**What needs to be done:** Copy every entry as is. Leave images out.

**Source records:**
☆ ☆ ☆
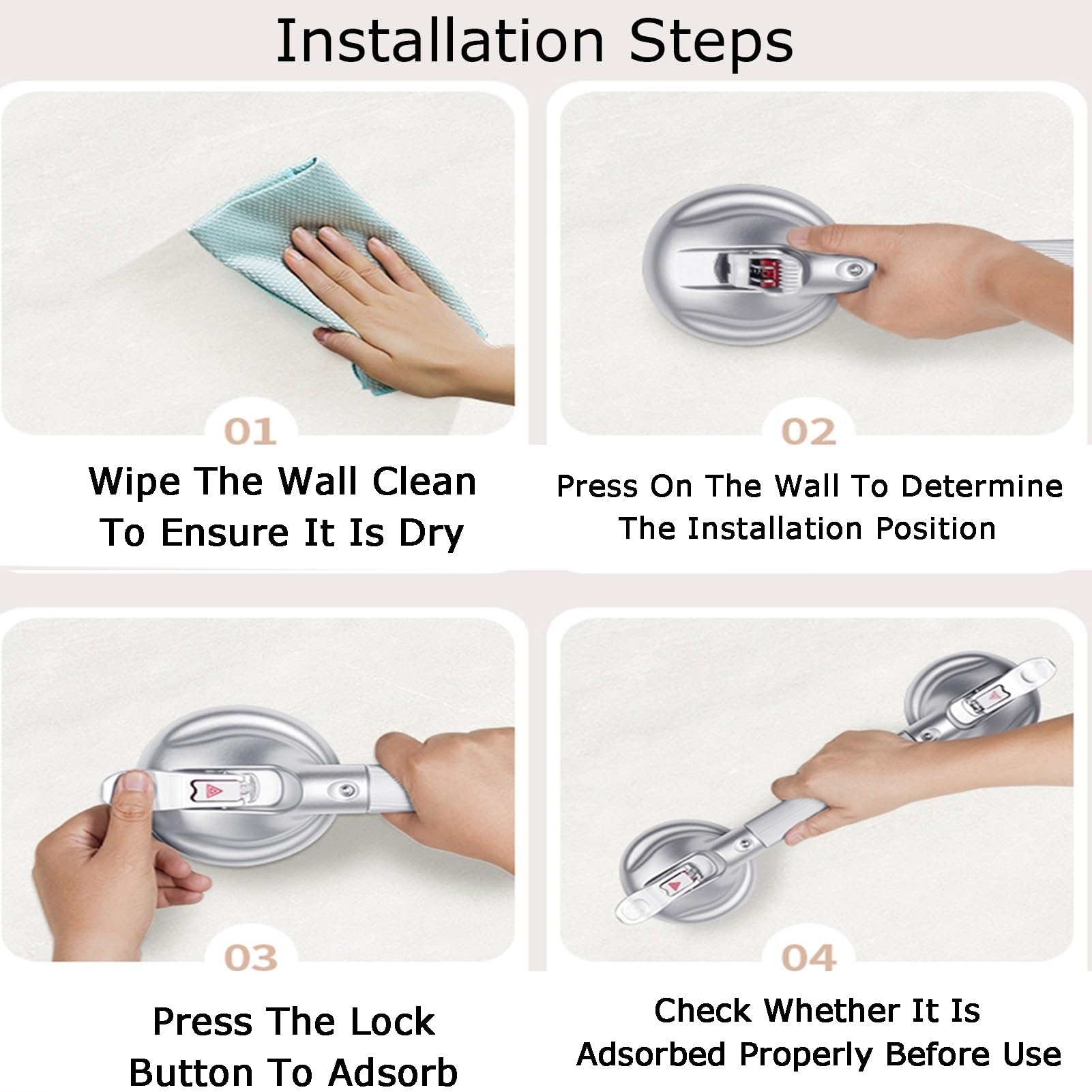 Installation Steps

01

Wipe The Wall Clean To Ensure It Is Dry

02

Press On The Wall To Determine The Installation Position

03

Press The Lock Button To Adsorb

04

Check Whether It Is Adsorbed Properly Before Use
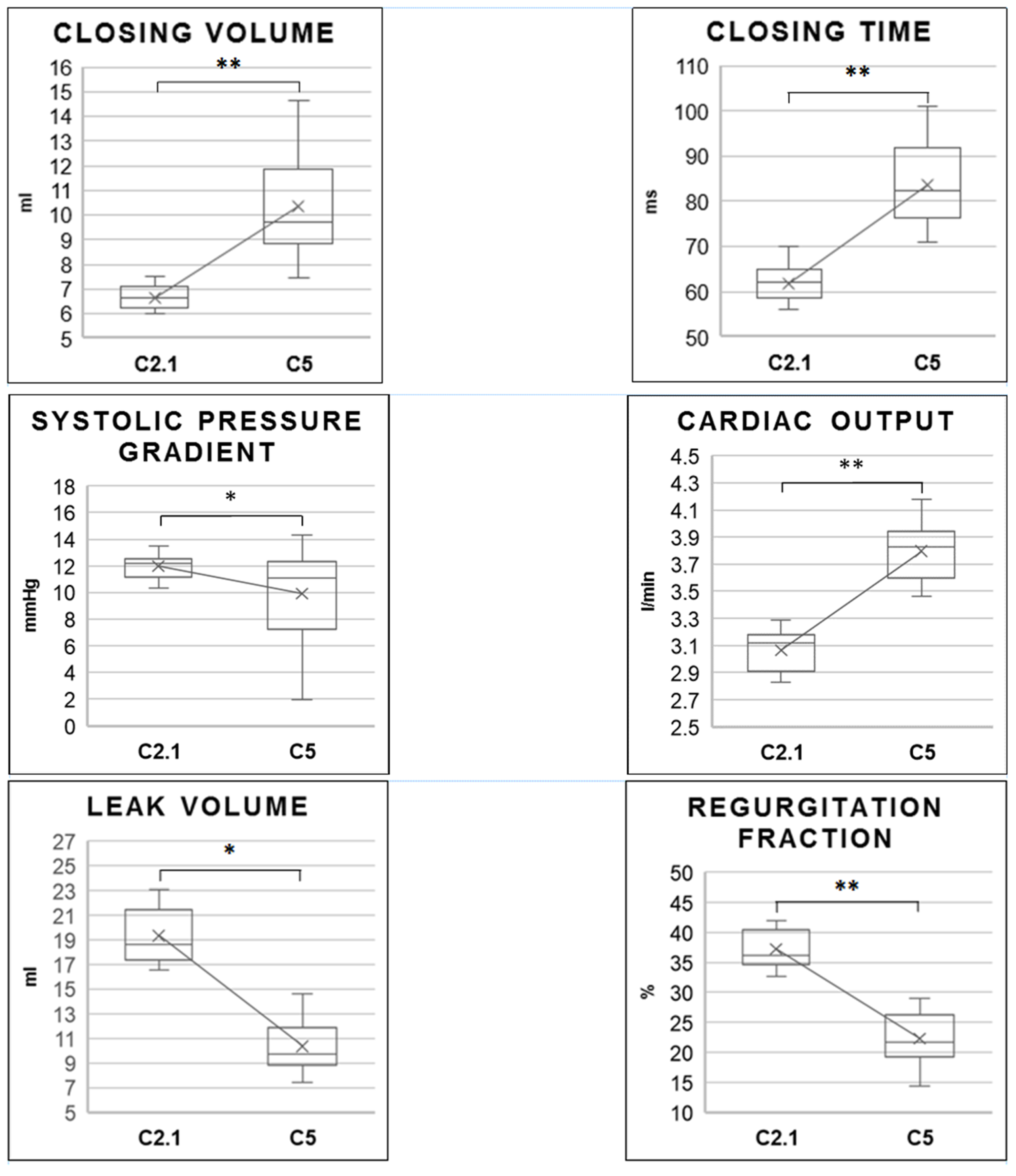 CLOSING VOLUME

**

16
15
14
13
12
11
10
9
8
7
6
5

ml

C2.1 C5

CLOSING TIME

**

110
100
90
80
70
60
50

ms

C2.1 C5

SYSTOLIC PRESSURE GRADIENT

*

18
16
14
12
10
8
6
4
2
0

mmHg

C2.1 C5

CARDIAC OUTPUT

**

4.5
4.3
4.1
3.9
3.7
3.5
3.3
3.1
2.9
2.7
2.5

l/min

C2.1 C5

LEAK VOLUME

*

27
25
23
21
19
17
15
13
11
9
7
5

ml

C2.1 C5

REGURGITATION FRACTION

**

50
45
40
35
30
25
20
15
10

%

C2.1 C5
☆ ☆ ☆
**Solution for this task:**
 Installation Steps

01

Wipe The Wall Clean To Ensure It Is Dry

02

Press On The Wall To Determine The Installation Position

03

Press The Lock Button To Adsorb

04

Check Whether It Is Adsorbed Properly Before Use
 CLOSING VOLUME

**

16
15
14
13
12
11
10
9
8
7
6
5

ml

C2.1 C5

CLOSING TIME

**

110
100
90
80
70
60
50

ms

C2.1 C5

SYSTOLIC PRESSURE GRADIENT

*

18
16
14
12
10
8
6
4
2
0

mmHg

C2.1 C5

CARDIAC OUTPUT

**

4.5
4.3
4.1
3.9
3.7
3.5
3.3
3.1
2.9
2.7
2.5

l/min

C2.1 C5

LEAK VOLUME

*

27
25
23
21
19
17
15
13
11
9
7
5

ml

C2.1 C5

REGURGITATION FRACTION

**

50
45
40
35
30
25
20
15
10

%

C2.1 C5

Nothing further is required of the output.